But his stature as the game’s best player — and Sporting News’ MLB Athlete of the Decade — does not come from individual instances in which he amazes spectators. His greatness instead arrives in a steady flow, always there.
“I wouldn’t say there’s just one (standout) moment,” Angels left-hander Andrew Heaney told Sporting News. “But that’s what makes him great. He doesn’t have moments. He just does it every single day.”
Over the past eight seasons, Trout has hit above .300 five times, finished with an on-base percentage of at least .430 five times and launched at least 35 home runs on four occasions. He has won three MVPs and made an All-Star team in every full season of his career.

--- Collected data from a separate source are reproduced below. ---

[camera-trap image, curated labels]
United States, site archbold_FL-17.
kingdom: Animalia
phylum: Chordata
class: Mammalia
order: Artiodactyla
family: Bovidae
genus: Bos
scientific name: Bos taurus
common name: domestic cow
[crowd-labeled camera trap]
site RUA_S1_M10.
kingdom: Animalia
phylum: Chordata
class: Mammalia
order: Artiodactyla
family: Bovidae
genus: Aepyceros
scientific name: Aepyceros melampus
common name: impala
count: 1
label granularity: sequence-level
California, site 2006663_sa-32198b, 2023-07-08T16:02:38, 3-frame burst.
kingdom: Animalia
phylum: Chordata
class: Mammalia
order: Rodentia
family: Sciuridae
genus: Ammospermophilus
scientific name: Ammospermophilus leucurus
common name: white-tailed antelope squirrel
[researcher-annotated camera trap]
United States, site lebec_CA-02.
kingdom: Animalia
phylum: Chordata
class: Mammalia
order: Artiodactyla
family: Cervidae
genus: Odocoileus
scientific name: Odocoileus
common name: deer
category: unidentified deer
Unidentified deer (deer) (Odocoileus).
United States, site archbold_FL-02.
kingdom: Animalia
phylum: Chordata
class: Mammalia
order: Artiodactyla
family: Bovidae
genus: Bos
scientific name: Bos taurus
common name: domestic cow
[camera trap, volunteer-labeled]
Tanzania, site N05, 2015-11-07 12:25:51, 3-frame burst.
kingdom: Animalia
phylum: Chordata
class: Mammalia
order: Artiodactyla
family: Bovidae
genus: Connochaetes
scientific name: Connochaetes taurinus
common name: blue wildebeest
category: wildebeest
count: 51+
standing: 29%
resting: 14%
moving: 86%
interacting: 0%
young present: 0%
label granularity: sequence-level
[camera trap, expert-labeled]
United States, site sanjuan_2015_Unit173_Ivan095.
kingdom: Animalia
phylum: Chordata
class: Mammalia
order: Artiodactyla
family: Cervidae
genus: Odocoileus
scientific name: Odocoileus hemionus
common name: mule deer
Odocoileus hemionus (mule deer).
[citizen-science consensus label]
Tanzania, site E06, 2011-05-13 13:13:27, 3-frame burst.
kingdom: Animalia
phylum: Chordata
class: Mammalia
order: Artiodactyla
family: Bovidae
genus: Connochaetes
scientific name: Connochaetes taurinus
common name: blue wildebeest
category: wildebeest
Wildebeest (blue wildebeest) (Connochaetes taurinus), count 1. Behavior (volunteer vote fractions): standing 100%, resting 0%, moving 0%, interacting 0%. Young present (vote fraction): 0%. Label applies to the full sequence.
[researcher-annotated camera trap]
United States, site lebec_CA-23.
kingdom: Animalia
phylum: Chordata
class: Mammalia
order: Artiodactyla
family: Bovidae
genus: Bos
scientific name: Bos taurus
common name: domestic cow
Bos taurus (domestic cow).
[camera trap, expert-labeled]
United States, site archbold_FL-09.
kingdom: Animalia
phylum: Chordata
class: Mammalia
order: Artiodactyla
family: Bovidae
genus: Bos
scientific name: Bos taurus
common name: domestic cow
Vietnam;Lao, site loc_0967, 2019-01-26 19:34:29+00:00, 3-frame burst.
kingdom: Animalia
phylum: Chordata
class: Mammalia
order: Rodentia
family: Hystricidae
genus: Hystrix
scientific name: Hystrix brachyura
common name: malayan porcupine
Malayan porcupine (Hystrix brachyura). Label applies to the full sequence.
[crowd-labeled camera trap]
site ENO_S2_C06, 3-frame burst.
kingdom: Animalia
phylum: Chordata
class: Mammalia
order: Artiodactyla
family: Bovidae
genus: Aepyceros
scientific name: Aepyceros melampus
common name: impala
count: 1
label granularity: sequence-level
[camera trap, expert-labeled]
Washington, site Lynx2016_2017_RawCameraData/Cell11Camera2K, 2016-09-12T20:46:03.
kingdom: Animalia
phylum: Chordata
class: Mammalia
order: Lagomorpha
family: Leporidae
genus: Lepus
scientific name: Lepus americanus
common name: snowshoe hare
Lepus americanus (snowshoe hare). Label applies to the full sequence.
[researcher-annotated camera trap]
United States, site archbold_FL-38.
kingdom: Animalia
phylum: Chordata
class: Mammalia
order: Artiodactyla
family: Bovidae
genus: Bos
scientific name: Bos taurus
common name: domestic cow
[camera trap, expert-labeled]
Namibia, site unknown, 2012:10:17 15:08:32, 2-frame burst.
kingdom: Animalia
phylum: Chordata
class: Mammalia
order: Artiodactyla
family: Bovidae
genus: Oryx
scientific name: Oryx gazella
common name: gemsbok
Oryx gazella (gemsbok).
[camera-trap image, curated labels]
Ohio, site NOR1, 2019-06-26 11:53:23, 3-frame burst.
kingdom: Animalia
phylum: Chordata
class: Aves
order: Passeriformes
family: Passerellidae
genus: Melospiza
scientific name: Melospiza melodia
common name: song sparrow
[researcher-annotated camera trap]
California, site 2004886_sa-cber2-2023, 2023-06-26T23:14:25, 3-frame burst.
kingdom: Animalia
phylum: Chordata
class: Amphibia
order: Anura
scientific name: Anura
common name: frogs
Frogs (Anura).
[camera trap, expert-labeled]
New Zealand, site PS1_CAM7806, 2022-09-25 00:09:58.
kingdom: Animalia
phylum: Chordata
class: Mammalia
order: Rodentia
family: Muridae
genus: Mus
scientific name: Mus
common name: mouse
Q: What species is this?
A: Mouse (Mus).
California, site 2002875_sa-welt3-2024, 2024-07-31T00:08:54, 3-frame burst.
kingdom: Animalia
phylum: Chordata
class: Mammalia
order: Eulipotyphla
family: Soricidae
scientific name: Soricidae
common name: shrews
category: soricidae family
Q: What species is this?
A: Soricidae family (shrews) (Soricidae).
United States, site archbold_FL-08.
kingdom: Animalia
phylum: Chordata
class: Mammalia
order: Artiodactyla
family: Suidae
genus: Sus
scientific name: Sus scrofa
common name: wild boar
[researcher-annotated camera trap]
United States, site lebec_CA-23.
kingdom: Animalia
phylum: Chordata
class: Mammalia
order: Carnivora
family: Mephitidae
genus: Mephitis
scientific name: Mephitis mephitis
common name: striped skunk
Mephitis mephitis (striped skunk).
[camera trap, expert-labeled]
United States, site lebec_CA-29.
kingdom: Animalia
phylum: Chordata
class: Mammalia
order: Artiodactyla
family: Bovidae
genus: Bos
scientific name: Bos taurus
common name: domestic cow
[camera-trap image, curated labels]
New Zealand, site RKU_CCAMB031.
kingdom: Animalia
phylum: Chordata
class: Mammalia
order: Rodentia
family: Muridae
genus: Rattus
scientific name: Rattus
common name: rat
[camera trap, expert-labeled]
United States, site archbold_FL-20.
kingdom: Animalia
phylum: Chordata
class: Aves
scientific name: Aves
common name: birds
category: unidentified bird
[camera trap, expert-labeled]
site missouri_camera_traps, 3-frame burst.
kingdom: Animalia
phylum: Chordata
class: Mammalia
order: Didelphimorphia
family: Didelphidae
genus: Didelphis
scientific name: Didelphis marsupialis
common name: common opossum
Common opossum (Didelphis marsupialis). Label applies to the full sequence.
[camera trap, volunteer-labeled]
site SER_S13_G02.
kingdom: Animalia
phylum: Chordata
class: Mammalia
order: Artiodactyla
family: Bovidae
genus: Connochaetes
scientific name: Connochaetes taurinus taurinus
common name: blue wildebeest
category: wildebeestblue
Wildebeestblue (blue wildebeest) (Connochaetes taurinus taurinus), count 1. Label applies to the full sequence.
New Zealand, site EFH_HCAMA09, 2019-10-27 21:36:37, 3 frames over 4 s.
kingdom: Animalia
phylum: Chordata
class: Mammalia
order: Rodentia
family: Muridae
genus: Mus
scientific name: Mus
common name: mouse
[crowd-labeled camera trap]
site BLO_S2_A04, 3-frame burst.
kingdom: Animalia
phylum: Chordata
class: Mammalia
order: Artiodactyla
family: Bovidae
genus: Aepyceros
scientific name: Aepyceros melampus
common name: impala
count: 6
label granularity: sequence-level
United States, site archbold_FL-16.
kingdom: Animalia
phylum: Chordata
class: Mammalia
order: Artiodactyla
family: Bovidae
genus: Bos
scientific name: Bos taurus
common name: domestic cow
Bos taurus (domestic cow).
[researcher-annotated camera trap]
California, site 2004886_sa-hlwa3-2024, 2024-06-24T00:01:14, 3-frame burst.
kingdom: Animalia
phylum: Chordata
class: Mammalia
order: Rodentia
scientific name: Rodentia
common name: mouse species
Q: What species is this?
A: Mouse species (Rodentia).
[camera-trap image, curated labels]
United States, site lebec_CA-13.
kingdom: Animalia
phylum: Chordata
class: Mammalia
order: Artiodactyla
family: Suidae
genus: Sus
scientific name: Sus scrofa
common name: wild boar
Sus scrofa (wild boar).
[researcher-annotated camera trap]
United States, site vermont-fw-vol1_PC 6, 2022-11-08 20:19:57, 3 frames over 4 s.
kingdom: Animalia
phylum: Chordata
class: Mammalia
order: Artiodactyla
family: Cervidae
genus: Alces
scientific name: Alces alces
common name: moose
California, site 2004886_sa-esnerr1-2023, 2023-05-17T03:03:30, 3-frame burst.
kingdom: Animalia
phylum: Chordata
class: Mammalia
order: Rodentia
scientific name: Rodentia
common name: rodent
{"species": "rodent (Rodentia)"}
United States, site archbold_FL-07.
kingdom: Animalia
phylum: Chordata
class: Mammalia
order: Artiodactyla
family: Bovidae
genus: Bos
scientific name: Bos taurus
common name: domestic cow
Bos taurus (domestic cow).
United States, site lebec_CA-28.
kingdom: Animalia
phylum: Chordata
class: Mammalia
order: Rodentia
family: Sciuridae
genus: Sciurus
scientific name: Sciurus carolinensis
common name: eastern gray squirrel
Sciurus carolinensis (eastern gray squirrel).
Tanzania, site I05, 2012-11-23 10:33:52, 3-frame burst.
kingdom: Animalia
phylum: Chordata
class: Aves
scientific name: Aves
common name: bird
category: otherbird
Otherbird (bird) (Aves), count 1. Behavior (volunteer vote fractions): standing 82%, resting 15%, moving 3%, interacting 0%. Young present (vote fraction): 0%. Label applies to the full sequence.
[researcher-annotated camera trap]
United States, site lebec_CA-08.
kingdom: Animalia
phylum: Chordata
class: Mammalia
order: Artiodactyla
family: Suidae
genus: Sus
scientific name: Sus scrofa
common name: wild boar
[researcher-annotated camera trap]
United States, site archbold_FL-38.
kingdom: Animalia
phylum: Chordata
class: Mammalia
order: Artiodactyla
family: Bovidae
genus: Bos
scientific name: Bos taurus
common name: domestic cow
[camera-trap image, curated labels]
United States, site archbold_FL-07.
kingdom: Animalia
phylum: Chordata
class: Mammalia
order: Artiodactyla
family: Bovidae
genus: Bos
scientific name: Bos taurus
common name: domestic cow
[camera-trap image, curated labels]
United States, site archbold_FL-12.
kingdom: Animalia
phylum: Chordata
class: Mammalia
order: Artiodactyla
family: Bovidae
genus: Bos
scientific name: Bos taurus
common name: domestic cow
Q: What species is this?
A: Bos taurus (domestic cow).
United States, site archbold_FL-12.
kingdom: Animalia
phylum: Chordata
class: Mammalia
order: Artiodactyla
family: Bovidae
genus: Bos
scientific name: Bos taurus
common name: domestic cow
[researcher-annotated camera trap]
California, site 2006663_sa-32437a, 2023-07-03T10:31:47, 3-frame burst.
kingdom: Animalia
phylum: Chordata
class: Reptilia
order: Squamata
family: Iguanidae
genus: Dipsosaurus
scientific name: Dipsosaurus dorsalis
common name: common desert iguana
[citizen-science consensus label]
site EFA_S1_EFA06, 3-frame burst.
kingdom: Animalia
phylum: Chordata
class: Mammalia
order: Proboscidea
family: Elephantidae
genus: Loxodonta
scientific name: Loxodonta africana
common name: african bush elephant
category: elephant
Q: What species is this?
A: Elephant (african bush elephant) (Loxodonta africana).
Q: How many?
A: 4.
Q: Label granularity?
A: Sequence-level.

At 28, he has already established himself as his franchise's all-time greatest player, though the Angels have not yet built a deserving contender around him.
Trout is the subject of immense appreciation and respect from those in the Angels clubhouse, including first baseman Albert Pujols, who was perhaps MLB's best performer of the previous decade.
“I’m just thrilled to be able to play and wear the same uniform with him,” Pujols told SN. “Knowing that he’s going to pretty much do every night something special. I’m just blessed to have the opportunity.”
Because Trout enjoys privacy and does not desire a public presence when he's not playing, he's viewed by many as a quiet superstar. In fact, his introverted outlook at times has led to criticism — commissioner Robert Manfred last year cited it as part of the reason behind MLB's inconsistent marketing success.
Within his own ranks, though, the perspective is entirely positive.
MORE: SN's MLB All-Decade team
Shortstop Andrelton Simmons became visibly frustrated thinking about any outsiders who might needle at Trout’s personality. Simmons (and Heaney) brought up Trout's passion for the NFL's Philadelphia Eagles, and how he uses his love for football as a way to rib teammates and get to know them better. They also mentioned the outfielder's vocal affinity for hunting and said they have appreciated the lack of arrogance in his day-to-day interactions among teammates.
“The people that know him, they know who he is,” Simmons told SN. “They know how funny he can be, how despite how great of a player he is, how approachable he is to everybody."
It's a testament to Trout's production that he has become baseball's golden standard despite reaching the postseason only once and preferring to remain relatively anonymous. He owned a decade of baseball on his own terms.
Not close to the conclusion of his career, his accomplishments are historic.
"If he literally stopped playing baseball tomorrow he would still be a Hall of Famer," Heaney said. “You’re just kind of in awe.”
By the numbers
Mike Trout MLB ranks since 2010:
The difference in wins above replacement this decade between Trout and MLB’s next-highest position player finisher, Buster Posey, is 20.1 WAR, equivalent to the entire career of two-time All-Star Marcell Ozuna.
What they're saying:
"He knows that he’s the best player in the game, but I think the most (impressive) thing about Trout is that he wants to get better every year and doesn’t take anything for granted." —Angels first baseman Albert Pujols
“People see the highlights, see the home runs, but they sometimes don’t see the little things he does every day. How fast he is, how he covers ground in the outfield and the way he plays defense, the good at-bats he has and the walks he takes. Everything that Mike does, it’s incredible. I’ve never seen a guy with (that) depth of talent.” — Former Angels manager Mike Scioscia
The next decade belongs to: Mike Trout
The greatest players of all time in every major U.S. sport produced much of their best work after turning 28. Tom Brady has won three Super Bowls, earned three MVPs and thrown 412 touchdown passes since reaching that age. Michael Jordan won four NBA championships and earned two MVPs over that span (and LeBron James has amassed similar achievements). Wayne Gretsky registered 1,020 points. Barry Bonds hit 540 home runs. Hank Aaron hit 457.
Trout, then, is well-positioned to remain atop baseball for most of the 2020s and potentially make his case as the top player ever. He excels in every aspect of the game, and while some skills may erode with age, the totality of his talents should make it difficult for anyone to eclipse him.